Overdose can have detrimental effects on the heart and kidneys.
The recommended dose is one ampoule of 100,000 units every two months, in periods of low sunlight (or 600 to 800 units per day). “Surprisingly, an overdose of vitamin D can lead to weakened bones.”, says Yves Fouré. This is called hypervitaminosis. “The use of dietary supplements containing vitamin D can be exposed to extremely high intakes, which can cause hypercalcaemia – high levels of calcium in the bloodstream causing calcification of certain tissues and therefore have cardiological and renal consequences.“, adds ANSES on its website in its article of April 17, 2020. In any case, The use of dietary supplements should be done with a nutritional or medical indication.
The sun and its ultraviolet rays are the main source of vitamin D. “Vitamin D is synthesized by the skin under the action of the sun.
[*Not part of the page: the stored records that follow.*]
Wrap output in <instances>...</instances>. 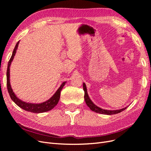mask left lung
Listing matches in <instances>:
<instances>
[{
	"mask_svg": "<svg viewBox=\"0 0 151 151\" xmlns=\"http://www.w3.org/2000/svg\"><path fill=\"white\" fill-rule=\"evenodd\" d=\"M83 89L84 91V99L86 104L88 105V106L91 109V110L96 112V113H101L103 114V115H114V114H116V113H119L122 112V111L125 110V109L127 108L125 107L124 108L120 109H116V110H107V109H104L101 108H99L96 105H95L93 101L90 99L88 92H87V88H86V86L85 83H83Z\"/></svg>",
	"mask_w": 151,
	"mask_h": 151,
	"instance_id": "8db88e82",
	"label": "left lung"
}]
</instances>
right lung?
Returning a JSON list of instances; mask_svg holds the SVG:
<instances>
[{
    "instance_id": "right-lung-1",
    "label": "right lung",
    "mask_w": 151,
    "mask_h": 151,
    "mask_svg": "<svg viewBox=\"0 0 151 151\" xmlns=\"http://www.w3.org/2000/svg\"><path fill=\"white\" fill-rule=\"evenodd\" d=\"M19 41L18 42L14 49L13 50V52L12 54V56L10 58L9 61L8 62V65H7V90L8 93L10 95V97L12 101L14 102L18 106L20 107L21 108L24 109L26 111H28L29 112L35 113H43L46 112L48 111L51 110L57 104L59 99H60V92L61 90L62 89L63 87L65 86L66 82H63V83L61 84L60 87L58 89V90L56 91L55 93L53 94V96L50 98L47 101H45L42 103L39 104H35V103H26L24 101H22V100L19 99L18 98L14 93L13 92V91L11 88V86L10 84V66L11 64V62L13 60L14 57L15 56V54L16 53V50L17 49L18 45H19Z\"/></svg>"
}]
</instances>
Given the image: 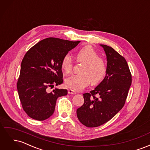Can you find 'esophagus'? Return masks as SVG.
Returning <instances> with one entry per match:
<instances>
[{"label": "esophagus", "mask_w": 150, "mask_h": 150, "mask_svg": "<svg viewBox=\"0 0 150 150\" xmlns=\"http://www.w3.org/2000/svg\"><path fill=\"white\" fill-rule=\"evenodd\" d=\"M68 94H76V93L74 91L72 90V89H69L68 90Z\"/></svg>", "instance_id": "34e87169"}]
</instances>
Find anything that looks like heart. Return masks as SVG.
Returning <instances> with one entry per match:
<instances>
[{
  "instance_id": "1",
  "label": "heart",
  "mask_w": 150,
  "mask_h": 150,
  "mask_svg": "<svg viewBox=\"0 0 150 150\" xmlns=\"http://www.w3.org/2000/svg\"><path fill=\"white\" fill-rule=\"evenodd\" d=\"M77 61L84 64L81 67V74L74 75L67 78L65 86L67 88L81 91L88 86L100 83L105 78L107 66L103 58L91 46H86L79 49L76 53ZM61 68L66 74H70L72 70L73 62L69 54H66L61 61Z\"/></svg>"
}]
</instances>
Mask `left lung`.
Masks as SVG:
<instances>
[{"mask_svg":"<svg viewBox=\"0 0 150 150\" xmlns=\"http://www.w3.org/2000/svg\"><path fill=\"white\" fill-rule=\"evenodd\" d=\"M101 46L108 61L106 77L94 90L83 94L84 103L76 111L79 121L89 128L106 123L121 110L132 81L125 57L110 46Z\"/></svg>","mask_w":150,"mask_h":150,"instance_id":"obj_1","label":"left lung"}]
</instances>
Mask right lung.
<instances>
[{"instance_id":"add662e5","label":"right lung","mask_w":150,"mask_h":150,"mask_svg":"<svg viewBox=\"0 0 150 150\" xmlns=\"http://www.w3.org/2000/svg\"><path fill=\"white\" fill-rule=\"evenodd\" d=\"M80 41L56 38L40 40L26 52L21 62L17 88L22 108L30 117L43 121L52 116L57 99L67 91L49 89L63 83L61 61Z\"/></svg>"}]
</instances>
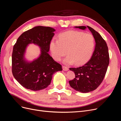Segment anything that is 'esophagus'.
Here are the masks:
<instances>
[{
  "instance_id": "obj_1",
  "label": "esophagus",
  "mask_w": 121,
  "mask_h": 121,
  "mask_svg": "<svg viewBox=\"0 0 121 121\" xmlns=\"http://www.w3.org/2000/svg\"><path fill=\"white\" fill-rule=\"evenodd\" d=\"M62 68H63V70L64 71H68V70H69V68H68V67L65 66H63Z\"/></svg>"
}]
</instances>
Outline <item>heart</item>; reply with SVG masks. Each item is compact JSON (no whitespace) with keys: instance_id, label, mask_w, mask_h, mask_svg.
Listing matches in <instances>:
<instances>
[{"instance_id":"heart-1","label":"heart","mask_w":121,"mask_h":121,"mask_svg":"<svg viewBox=\"0 0 121 121\" xmlns=\"http://www.w3.org/2000/svg\"><path fill=\"white\" fill-rule=\"evenodd\" d=\"M95 39L91 34L76 30L62 33L59 39H53L50 43V49L53 58L60 61L67 54L64 60L67 64L75 63L80 65L91 58L95 48Z\"/></svg>"}]
</instances>
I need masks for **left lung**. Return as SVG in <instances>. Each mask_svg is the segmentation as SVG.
I'll list each match as a JSON object with an SVG mask.
<instances>
[{"label":"left lung","instance_id":"obj_1","mask_svg":"<svg viewBox=\"0 0 121 121\" xmlns=\"http://www.w3.org/2000/svg\"><path fill=\"white\" fill-rule=\"evenodd\" d=\"M91 31L95 41V47L90 61L78 68H70L74 72L75 78L69 81L70 86L74 90L82 93L92 91L102 82L109 63L108 48L106 41L97 31L92 28L86 27ZM85 26L75 27L82 30Z\"/></svg>","mask_w":121,"mask_h":121}]
</instances>
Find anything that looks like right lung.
<instances>
[{
	"label": "right lung",
	"instance_id": "add662e5",
	"mask_svg": "<svg viewBox=\"0 0 121 121\" xmlns=\"http://www.w3.org/2000/svg\"><path fill=\"white\" fill-rule=\"evenodd\" d=\"M55 30L49 27H35L23 33L14 44L12 55V73L15 79L26 88L34 91L43 90L50 84L52 75L62 70V66L48 53ZM30 43L38 45L41 49V54L36 60L28 62L24 59V54Z\"/></svg>",
	"mask_w": 121,
	"mask_h": 121
}]
</instances>
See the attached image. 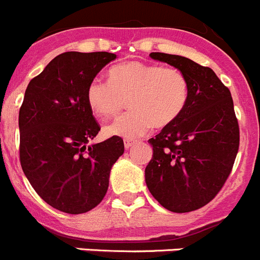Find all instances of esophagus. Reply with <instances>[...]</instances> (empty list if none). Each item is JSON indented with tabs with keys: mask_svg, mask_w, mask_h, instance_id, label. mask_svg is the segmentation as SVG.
<instances>
[{
	"mask_svg": "<svg viewBox=\"0 0 260 260\" xmlns=\"http://www.w3.org/2000/svg\"><path fill=\"white\" fill-rule=\"evenodd\" d=\"M123 144H125L126 150H128V148H132V147L134 146L135 141H134V139H127V138H126L125 141H123Z\"/></svg>",
	"mask_w": 260,
	"mask_h": 260,
	"instance_id": "1",
	"label": "esophagus"
}]
</instances>
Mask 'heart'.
Listing matches in <instances>:
<instances>
[{
    "label": "heart",
    "instance_id": "b5f03b06",
    "mask_svg": "<svg viewBox=\"0 0 260 260\" xmlns=\"http://www.w3.org/2000/svg\"><path fill=\"white\" fill-rule=\"evenodd\" d=\"M189 80L180 69L139 61L121 63L109 70V82L93 78L86 100L100 118L114 116L127 104L132 108L105 126V134L134 139L153 125H172L189 102Z\"/></svg>",
    "mask_w": 260,
    "mask_h": 260
}]
</instances>
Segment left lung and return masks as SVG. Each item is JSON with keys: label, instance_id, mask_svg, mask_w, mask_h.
<instances>
[{"label": "left lung", "instance_id": "8db88e82", "mask_svg": "<svg viewBox=\"0 0 260 260\" xmlns=\"http://www.w3.org/2000/svg\"><path fill=\"white\" fill-rule=\"evenodd\" d=\"M150 56L180 69L190 95L180 118L148 141L153 155L146 167L147 187L172 212L199 210L219 194L237 156L240 127L233 99L211 68L176 54Z\"/></svg>", "mask_w": 260, "mask_h": 260}]
</instances>
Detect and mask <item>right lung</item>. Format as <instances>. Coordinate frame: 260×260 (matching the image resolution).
Returning a JSON list of instances; mask_svg holds the SVG:
<instances>
[{
	"instance_id": "right-lung-1",
	"label": "right lung",
	"mask_w": 260,
	"mask_h": 260,
	"mask_svg": "<svg viewBox=\"0 0 260 260\" xmlns=\"http://www.w3.org/2000/svg\"><path fill=\"white\" fill-rule=\"evenodd\" d=\"M114 58L108 52H65L27 86L19 109L20 165L40 198L62 212L95 208L125 151L116 135L88 146L100 125L87 104V86Z\"/></svg>"
}]
</instances>
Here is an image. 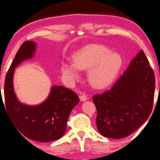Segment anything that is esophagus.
Returning <instances> with one entry per match:
<instances>
[{"mask_svg":"<svg viewBox=\"0 0 160 160\" xmlns=\"http://www.w3.org/2000/svg\"><path fill=\"white\" fill-rule=\"evenodd\" d=\"M80 101H86L88 100V98L87 95L82 94L80 96Z\"/></svg>","mask_w":160,"mask_h":160,"instance_id":"34e87169","label":"esophagus"}]
</instances>
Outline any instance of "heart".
<instances>
[{
    "label": "heart",
    "instance_id": "obj_1",
    "mask_svg": "<svg viewBox=\"0 0 160 160\" xmlns=\"http://www.w3.org/2000/svg\"><path fill=\"white\" fill-rule=\"evenodd\" d=\"M73 62H64L61 71L71 80H78L80 70H88V81L96 89H104L113 83L122 66V58L117 52L101 45L91 44L76 52Z\"/></svg>",
    "mask_w": 160,
    "mask_h": 160
}]
</instances>
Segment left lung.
I'll return each mask as SVG.
<instances>
[{
    "instance_id": "obj_1",
    "label": "left lung",
    "mask_w": 160,
    "mask_h": 160,
    "mask_svg": "<svg viewBox=\"0 0 160 160\" xmlns=\"http://www.w3.org/2000/svg\"><path fill=\"white\" fill-rule=\"evenodd\" d=\"M154 93V72L140 50L110 90L93 96L98 132L116 139L128 136L149 117Z\"/></svg>"
}]
</instances>
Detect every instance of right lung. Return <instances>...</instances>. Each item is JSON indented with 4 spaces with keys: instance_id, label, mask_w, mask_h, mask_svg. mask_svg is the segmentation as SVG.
Here are the masks:
<instances>
[{
    "instance_id": "right-lung-1",
    "label": "right lung",
    "mask_w": 160,
    "mask_h": 160,
    "mask_svg": "<svg viewBox=\"0 0 160 160\" xmlns=\"http://www.w3.org/2000/svg\"><path fill=\"white\" fill-rule=\"evenodd\" d=\"M36 48L33 41H26L18 51L6 75L4 107L22 136L23 135L32 140L49 142L58 140L64 135L69 116L78 104L79 98L71 90L55 85L51 88L48 98L41 104L28 105L18 101L13 86L14 69L23 61L32 59ZM0 99L3 101L1 96Z\"/></svg>"
}]
</instances>
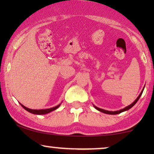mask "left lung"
<instances>
[{
    "instance_id": "1",
    "label": "left lung",
    "mask_w": 154,
    "mask_h": 154,
    "mask_svg": "<svg viewBox=\"0 0 154 154\" xmlns=\"http://www.w3.org/2000/svg\"><path fill=\"white\" fill-rule=\"evenodd\" d=\"M143 90H142V92H140V94H139V96H138L137 97V98L136 99V100H135L133 103H132L131 105H130L129 106H126V107H125L124 109H121V110H119V111H106V110H104V109H100V108H98V107H96V106H94V107L97 109V110H98V111H101V112H103V113H106V114H111V115H116V114H119V113H122V112H123V111H127V110H128V109H130V108H132V106H133L135 104H136L137 103V101L139 100V99L140 98V96H141V94H142V93H143Z\"/></svg>"
}]
</instances>
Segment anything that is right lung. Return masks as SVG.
<instances>
[{
  "label": "right lung",
  "mask_w": 154,
  "mask_h": 154,
  "mask_svg": "<svg viewBox=\"0 0 154 154\" xmlns=\"http://www.w3.org/2000/svg\"><path fill=\"white\" fill-rule=\"evenodd\" d=\"M22 105V106L23 108H24V109H26V110L28 111V112H30V113H33V114H37V115H43V114H46V113H49V112H51L52 111H54L56 110V109L59 107L60 105H59L58 106H55V107H53V108H51V109H39V110H35V109H28L27 107H26V106H24L23 105Z\"/></svg>",
  "instance_id": "1"
}]
</instances>
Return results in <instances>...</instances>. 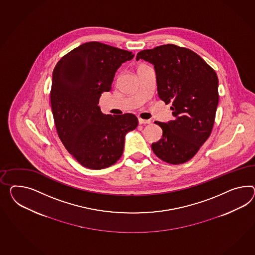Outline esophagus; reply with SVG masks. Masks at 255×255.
<instances>
[{"mask_svg":"<svg viewBox=\"0 0 255 255\" xmlns=\"http://www.w3.org/2000/svg\"><path fill=\"white\" fill-rule=\"evenodd\" d=\"M138 123H139L140 125L150 124V120H145V119L138 118Z\"/></svg>","mask_w":255,"mask_h":255,"instance_id":"esophagus-1","label":"esophagus"}]
</instances>
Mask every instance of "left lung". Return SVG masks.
I'll return each instance as SVG.
<instances>
[{"label":"left lung","mask_w":255,"mask_h":255,"mask_svg":"<svg viewBox=\"0 0 255 255\" xmlns=\"http://www.w3.org/2000/svg\"><path fill=\"white\" fill-rule=\"evenodd\" d=\"M143 59L154 66L158 96L172 103L175 119L155 121L163 137L151 149L163 162L186 163L200 150L211 135L219 101L216 71L196 52L175 44L140 51Z\"/></svg>","instance_id":"left-lung-1"}]
</instances>
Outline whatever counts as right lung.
<instances>
[{"label":"right lung","instance_id":"obj_1","mask_svg":"<svg viewBox=\"0 0 255 255\" xmlns=\"http://www.w3.org/2000/svg\"><path fill=\"white\" fill-rule=\"evenodd\" d=\"M133 57L128 51L91 41L68 52L53 69L50 97L56 130L67 151L87 168L117 163L126 134L137 127L134 115H104L98 105L102 93L111 91L117 70Z\"/></svg>","mask_w":255,"mask_h":255}]
</instances>
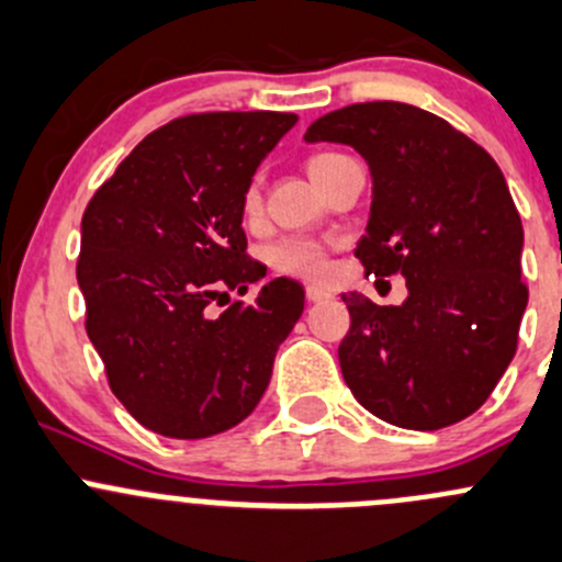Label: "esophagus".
Here are the masks:
<instances>
[{
	"instance_id": "esophagus-1",
	"label": "esophagus",
	"mask_w": 562,
	"mask_h": 562,
	"mask_svg": "<svg viewBox=\"0 0 562 562\" xmlns=\"http://www.w3.org/2000/svg\"><path fill=\"white\" fill-rule=\"evenodd\" d=\"M305 297H308V303H322V300H330L333 294L325 292V289H319V286H308L305 289Z\"/></svg>"
}]
</instances>
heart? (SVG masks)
<instances>
[{"label": "heart", "mask_w": 562, "mask_h": 562, "mask_svg": "<svg viewBox=\"0 0 562 562\" xmlns=\"http://www.w3.org/2000/svg\"><path fill=\"white\" fill-rule=\"evenodd\" d=\"M341 155L336 153H319L308 160V175L319 177V171L325 169L327 164H333ZM259 188L251 186L243 196V207H246L248 215H254L259 210ZM270 265H273L279 273L286 276H297V279H308V281H322L327 273H330V262H327V248L322 243L308 240V237H289V240L276 243L273 248L268 251Z\"/></svg>", "instance_id": "obj_1"}]
</instances>
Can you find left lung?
Masks as SVG:
<instances>
[{
	"label": "left lung",
	"instance_id": "left-lung-1",
	"mask_svg": "<svg viewBox=\"0 0 562 562\" xmlns=\"http://www.w3.org/2000/svg\"><path fill=\"white\" fill-rule=\"evenodd\" d=\"M305 142L349 144L371 171L355 257L366 276L407 279L402 305L344 294L338 363L376 418L435 431L475 413L514 360L527 308L525 232L492 155L442 116L374 100L319 116Z\"/></svg>",
	"mask_w": 562,
	"mask_h": 562
}]
</instances>
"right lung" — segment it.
Instances as JSON below:
<instances>
[{
	"label": "right lung",
	"mask_w": 562,
	"mask_h": 562,
	"mask_svg": "<svg viewBox=\"0 0 562 562\" xmlns=\"http://www.w3.org/2000/svg\"><path fill=\"white\" fill-rule=\"evenodd\" d=\"M294 122L283 111L171 120L87 204L76 265L87 336L114 396L155 435L202 440L248 418L303 314V286L289 279L265 283L251 305L207 311L221 289L265 279L246 254L243 196Z\"/></svg>",
	"instance_id": "1"
}]
</instances>
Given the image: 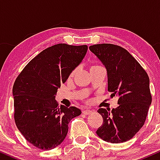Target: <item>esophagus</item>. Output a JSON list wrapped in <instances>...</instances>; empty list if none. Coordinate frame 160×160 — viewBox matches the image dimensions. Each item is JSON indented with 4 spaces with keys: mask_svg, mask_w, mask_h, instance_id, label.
<instances>
[{
    "mask_svg": "<svg viewBox=\"0 0 160 160\" xmlns=\"http://www.w3.org/2000/svg\"><path fill=\"white\" fill-rule=\"evenodd\" d=\"M92 113V111H91V110H83V111H82V113H84V114L86 115L91 114Z\"/></svg>",
    "mask_w": 160,
    "mask_h": 160,
    "instance_id": "obj_1",
    "label": "esophagus"
}]
</instances>
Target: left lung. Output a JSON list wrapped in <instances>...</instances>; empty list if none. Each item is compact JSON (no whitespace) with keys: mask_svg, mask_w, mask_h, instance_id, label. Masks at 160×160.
<instances>
[{"mask_svg":"<svg viewBox=\"0 0 160 160\" xmlns=\"http://www.w3.org/2000/svg\"><path fill=\"white\" fill-rule=\"evenodd\" d=\"M107 70L108 89L119 97L118 107L100 108L103 124L96 131L102 140L112 144L127 141L144 124L152 98L146 71L126 49L111 43L89 47Z\"/></svg>","mask_w":160,"mask_h":160,"instance_id":"8db88e82","label":"left lung"}]
</instances>
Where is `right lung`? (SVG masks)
I'll list each match as a JSON object with an SVG mask.
<instances>
[{"instance_id": "obj_1", "label": "right lung", "mask_w": 160, "mask_h": 160, "mask_svg": "<svg viewBox=\"0 0 160 160\" xmlns=\"http://www.w3.org/2000/svg\"><path fill=\"white\" fill-rule=\"evenodd\" d=\"M87 49L86 45L52 46L34 57L16 78L12 87L16 125L36 148L48 150L62 144L70 121L81 114L75 107H58L56 95Z\"/></svg>"}]
</instances>
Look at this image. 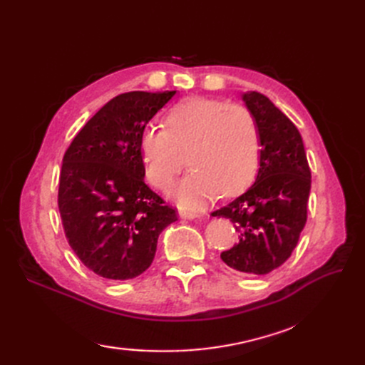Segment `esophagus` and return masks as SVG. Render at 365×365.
Instances as JSON below:
<instances>
[{"label":"esophagus","mask_w":365,"mask_h":365,"mask_svg":"<svg viewBox=\"0 0 365 365\" xmlns=\"http://www.w3.org/2000/svg\"><path fill=\"white\" fill-rule=\"evenodd\" d=\"M181 216L185 219H201L202 217L201 213H196V212H182Z\"/></svg>","instance_id":"1"}]
</instances>
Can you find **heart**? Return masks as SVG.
<instances>
[{"label": "heart", "instance_id": "b5f03b06", "mask_svg": "<svg viewBox=\"0 0 365 365\" xmlns=\"http://www.w3.org/2000/svg\"><path fill=\"white\" fill-rule=\"evenodd\" d=\"M260 149L251 109L197 96L170 106L164 128L148 126L140 137L146 178L155 189L168 192L185 163L193 168L176 189L184 207L244 190L257 173Z\"/></svg>", "mask_w": 365, "mask_h": 365}]
</instances>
But beware, prolonged exposure to ultraviolet radiation increases the risk of skin cancer.”, warns Dr. Fouré.
• In spring, 15 to 20 minutes of sun exposure on the hands, forearms and face ensures daily intake of vitamin D.
With the sun, food is the other source of vitamin D. It is found in large amounts in cod liver oil, for example, “but it would be necessary to absorb liters and liters to make a satisfactory contribution. The sun remains the richest source,” points out our interlocutor.
The foods that are richest in vitamin D are:
- Fatty fish such as herring, sardines, salmon or mackerel
- Organ meat, especially liver
- Dairy products, especially those fortified with vitamin D.
- Butter and margarine
ANSES reminds us that it is important to differentiate and balance our diet throughout the year and to consume these foods regularly to meet our daily needs for vitamin D. The good point of reference: eat two servings of fish a week, including one serving of fatty fish. Ideally, you prefer fresh fish, but if that’s not possible, bet on canned sardines, herring, mackerel naturally.
Thanks to Dr. Yves Fouré, general practitioner. Sources: “News, Restriction: Ensuring adequate supply of vitamin D through food “, Anses, published on 17 April 2020.